First-Ever: H5N1 Bird Flu Detected in Alpacas

H5N1 Bird Flu Detected in Alpacas
H5N1 Bird Flu Detected in Alpacas. Credit | AdobeStock

United States: Alpacas have been found to have bird flu for the first time, the U.S. Department of Agriculture (USDA) reported recently. According to the reports this has been reported for the very time as this bird flu found in Alpacas, it started from a long way back from the birds, though health experts are very much concerned about  this as there are chances of human transmission as well.

Alpacas Test Positive for H5N1 Virus Linked to Infected Chickens

The positive animals came from an Idaho farm where chickens that tested positive for the H5N1 virus were killed in May.
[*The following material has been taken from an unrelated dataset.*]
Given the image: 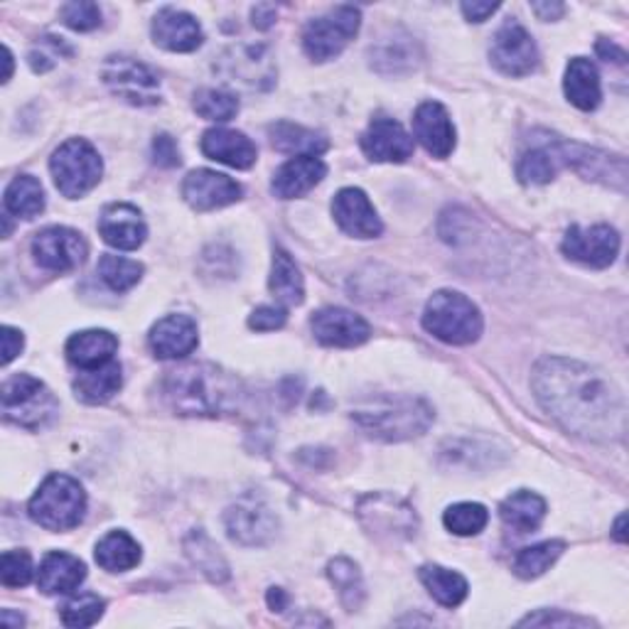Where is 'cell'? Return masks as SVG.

The National Veterinary Services Laboratories (NVSL) of the USDA announced in a news release that the alpacas’ test results were positive on May 16.

The NVSL further stated that it “has confirmed that the viral genome sequence for these samples is the same sequence currently circulating in dairy cattle… which is consistent with sequences from the depopulated poultry on this premises.”

USDA’s National Veterinary Services Laboratories Confirm Findings

The discovery of fresh defiled creatures on the same ranch as the polluted catcalls was not shocking, according to the USDA.

The Alpaca Owners Association reports that around 264,000 alpacas are registered in the United States.

Elaboration of H5N1 Virus Beyond Birds Raises enterprises

The H5N1 contagion has been studied by scientists for about 20 times. It has substantially affected catcalls at that time.

However, over the last two years, the virus has been affecting a larger variety of wild and domesticated mammals, which has sparked worries that it might develop into a virus that spreads readily between people, according to CNN.

Limited Human Cases Prompt Vigilance

Over the years, human cases have been verified worldwide, including three in the US; however, no reports of person-to-person transmission have been made in relation to the ongoing dairy cow outbreak.